Although Bobwhites were commonly hunted, the reason for the decline is mainly habitat degradation. America’s grasslands are rapidly disappearing, and changes in agricultural policies and cattle grazing have all had an impact on the Bobwhite. Young forest is also important to Bobwhites, which could be managed with prescribed fires. Over the years, prescribed burns have become less accepted, therefore not rejuvenating the young forests that Bobwhites and other related species need to thrive. Northern Bobwhites do very poorly in urban habitats and dense forest. Bobwhites are not the only species on the decline due to habitat degradation. Pollinators, native plants, and a variety of grassland birds (such as the Grasshopper Sparrow, Dickcissels, and Eastern Meadowlark to name a few) have been suffering along with the Northern Bobwhite.

There are many conservation groups working together to help the Bobwhites and other grassland creatures. One of these groups is the National Bobwhite Conservation Initiative, which consists of 25 states coming together to form an action plan to save the Bobwhite.

Another group involved with the NBCI is New Jersey Audubon (I mention them specifically because I’m from NJ and an NJ Audubon member). The Northern Bobwhite population nationally has decreased 82% between 1966 and 2010, and the bird was considered functionally extinct in New Jersey. The tide is slowly starting to turn however. In April 2015, NJ Audubon translocated Northern Bobwhites from Georgia (which has a viable Bobwhite population) to the Pinelands area. 3 months later they found the first Bobwhite nest, which was the first one in the NJ Pinelands since the 1980s. 66 eggs were found during the first release, as well as more nests from the second 2016 release, and the 2017 release. The first 2017 nest was found at the Pine Island Cranberry Study sight in June, as well as 3 more active nests. This is great news for the Northern Bobwhite!

When it comes to conservation, birds are considered an indicator species. If there’s a problem with the local bird population, chances are very high there are other major issues affecting other members of the ecosystem. Maintain healthy grasslands and open forests are not only going to help the Northern Bobwhites, but the other species that depend on these habitats for their survival too.

I started actively birding over 3 years ago now, and this year was the first time that Dave and I have seen/experienced Bobwhites. I hope that as conservation efforts continue, the Bobwhite can return to New Jersey and other Eastern states so that future generations can enjoy hearing and seeing these adorable little quails.

If you’d like to read our most recent Northern Bobwhite experience at Cape May, click here.

If you’d like to learn how you can help Northern Bobwhites and conservation efforts, check out the National Bobwhite Conservation Initiative website here.

To read the New Jersey Audubon bobwhite article, click here.

 

Nests and Surprise Guests

Hi friends! I received an update from the American Oystercatcher Working Group about T2, who we spotted for the second year in a row at Barnegat Light State Park. T2 was banded on Island Beach State Park (which is on the barrier island directly north of Long Beach Island). T2 was banded on September 19, 2007 and spends its winters in Cedar Key, Florida, which is about a 1,050 mile migration one-way from Barnegat Light. Pretty cool to get to know a bird personally, right?

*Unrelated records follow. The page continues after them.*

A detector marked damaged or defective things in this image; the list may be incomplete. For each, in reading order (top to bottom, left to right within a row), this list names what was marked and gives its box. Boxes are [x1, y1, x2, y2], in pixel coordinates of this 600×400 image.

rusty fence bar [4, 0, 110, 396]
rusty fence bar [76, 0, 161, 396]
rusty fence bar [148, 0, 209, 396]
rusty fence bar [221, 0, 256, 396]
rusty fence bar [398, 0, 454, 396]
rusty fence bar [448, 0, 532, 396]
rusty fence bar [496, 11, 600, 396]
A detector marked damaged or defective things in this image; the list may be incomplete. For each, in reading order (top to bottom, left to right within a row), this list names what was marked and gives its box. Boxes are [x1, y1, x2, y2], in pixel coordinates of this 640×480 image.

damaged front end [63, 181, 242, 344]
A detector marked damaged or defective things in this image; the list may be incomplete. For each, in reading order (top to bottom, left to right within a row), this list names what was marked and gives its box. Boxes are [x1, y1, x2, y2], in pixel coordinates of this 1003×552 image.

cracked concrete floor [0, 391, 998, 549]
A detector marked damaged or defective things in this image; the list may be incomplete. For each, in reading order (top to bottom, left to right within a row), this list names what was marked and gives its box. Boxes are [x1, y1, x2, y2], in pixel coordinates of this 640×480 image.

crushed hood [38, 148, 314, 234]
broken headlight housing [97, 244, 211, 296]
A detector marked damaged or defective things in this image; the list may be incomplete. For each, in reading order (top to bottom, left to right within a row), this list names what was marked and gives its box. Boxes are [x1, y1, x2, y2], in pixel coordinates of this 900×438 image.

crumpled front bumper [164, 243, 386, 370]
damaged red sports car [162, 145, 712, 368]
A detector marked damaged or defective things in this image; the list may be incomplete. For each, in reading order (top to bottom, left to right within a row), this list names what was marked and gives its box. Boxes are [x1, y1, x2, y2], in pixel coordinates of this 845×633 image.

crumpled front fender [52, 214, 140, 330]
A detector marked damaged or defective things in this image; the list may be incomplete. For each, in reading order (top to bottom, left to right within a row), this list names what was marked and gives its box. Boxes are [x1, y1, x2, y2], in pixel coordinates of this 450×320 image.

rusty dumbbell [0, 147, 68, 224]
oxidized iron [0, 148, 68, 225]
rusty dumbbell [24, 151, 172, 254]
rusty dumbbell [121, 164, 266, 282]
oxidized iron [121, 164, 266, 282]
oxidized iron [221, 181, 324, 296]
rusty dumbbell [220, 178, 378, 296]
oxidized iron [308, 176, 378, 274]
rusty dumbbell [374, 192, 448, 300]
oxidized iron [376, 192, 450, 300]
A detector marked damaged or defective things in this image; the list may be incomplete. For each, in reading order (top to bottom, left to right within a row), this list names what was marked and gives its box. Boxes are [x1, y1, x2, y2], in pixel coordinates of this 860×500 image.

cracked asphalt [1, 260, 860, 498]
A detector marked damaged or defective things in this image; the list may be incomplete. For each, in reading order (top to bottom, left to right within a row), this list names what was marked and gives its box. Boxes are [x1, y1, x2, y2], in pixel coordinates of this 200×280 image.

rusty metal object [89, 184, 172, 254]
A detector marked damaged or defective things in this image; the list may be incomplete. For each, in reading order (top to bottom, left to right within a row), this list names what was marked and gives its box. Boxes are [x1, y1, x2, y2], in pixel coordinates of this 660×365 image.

This past Friday (June 16), Dave and I took a trip to Cape May. We spent some time at South Cape May Meadows (SCMM) and Cape May Point State Park (CMPSP).

SCMM and CMPSP actually connect through a path. We made our way through the meadow with the intent of taking this path, but it turns out it was closed off. The connecting path is right before entering the beach, so we decided to explore the beach instead. It turns out the path being closed was a good thing, because we had the opportunity to watch some nesting Least Terns.

Least Terns are the smallest of the North American Tern species, standing only at about 9 inches tall. In breeding plumage, Least Terns have unique bills because they are yellow with a black tip, as opposed to orange or black of other terns. Least Terns also have a white forehead and two dark primary feathers. There were a few pairs either sitting on eggs, flying around to get food for their mate, or some defending their nests. We watched one one breeding pair repeatedly dive bomb an American Oystercatcher pair, who quickly got the message that they weren’t welcome in that spot. It was the first time we had the chance to see any sort of nesting tern. They were fascinating to watch. If you look closely to the picture on the right of the tern standing, you can see its 2 speckled eggs behind the sticks.

Throughout our walk we kept seeing an Oystercatcher pair. Eventually we saw one of them sitting on their nest. We were observing this oystercatcher from a distance when its mate came from the other direction and walked right up to us. This Oystercatcher had bands which read M3. Before walking off Dave was able to get some good pictures of M3’s metal band, so I submitted a report about M3 to the Oystercatcher Working Group as well. M3 was banded on Avalon Beach, NJ on June 26, 2009. It migrates over 670 miles one way to spend the winters at Cape Romain National Wildlife Refuge in South Carolina.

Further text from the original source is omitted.